--- EXTRACT PROVIDED ---

Gerard Joseph O'Flaherty (born August 31, 1950) is a Canadian-American retired professional ice hockey player. During a playing career that lasted from 1971 to 1979 he played for the Toronto Maple Leafs, Vancouver Canucks, and Atlanta Flames of the National Hockey League, as well as time with the Tulsa Oilers of the minor Central Hockey League. Internationally O'Flaherty played for the United States at the inaugural 1976 Canada Cup.

Playing career
Born in Pittsburgh, Pennsylvania where his father, John "Peanuts" O'Flaherty, played for the Pittsburgh Hornets, O'Flaherty later moved to Toronto, Ontario where he played in the MTHL with the North York Rangers. He was selected by the Toronto Maple Leafs in the 1970 NHL Amateur Draft and played a single year there before being claimed by the Vancouver Canucks during the Intra-League Draft. While serving the Canucks O'Flaherty registered three consecutive 20-goal seasons and appeared in a total of 438 regular season games in 1971–1979. When he scored 25 goals in 1974-75, it was the most in a season by an American-born player, breaking the previous mark of 23, set by Tom Williams, in 1962-63. O'Flaherty's record was broken in 1978-79 when Tom Rowe scored 31 goals for the Washington Capitals.

---

EXERCISE TASKS
a – Translate this sentence from the O'Flaherty biography into Spanish: "Internationally O'Flaherty played for the United States at the inaugural 1976 Canada Cup."
b – Output the portion of the O'Flaherty biography that begins at the words "Gerard Joseph O'Flaherty" and stops after "1976 Canada Cup.".

--- GIVEN INFORMATION ---

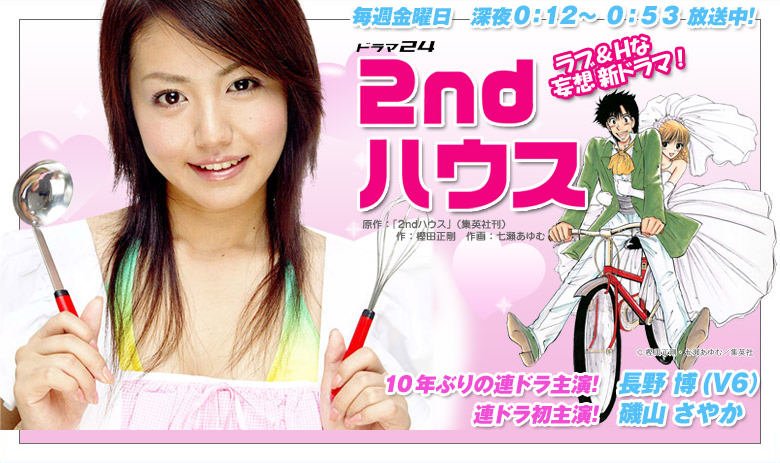 芸能情報 Com 2ndハウス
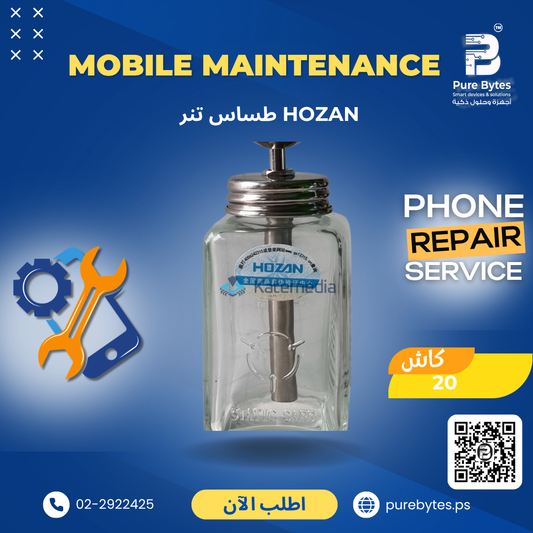 HOZAN طساس تنر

---

ANSWERS FOR THE EXERCISE
a – A nivel internacional, O'Flaherty jugó para Estados Unidos en la Copa Canadá inaugural de 1976.

b –
Gerard Joseph O'Flaherty (born August 31, 1950) is a Canadian-American retired professional ice hockey player. During a playing career that lasted from 1971 to 1979 he played for the Toronto Maple Leafs, Vancouver Canucks, and Atlanta Flames of the National Hockey League, as well as time with the Tulsa Oilers of the minor Central Hockey League. Internationally O'Flaherty played for the United States at the inaugural 1976 Canada Cup.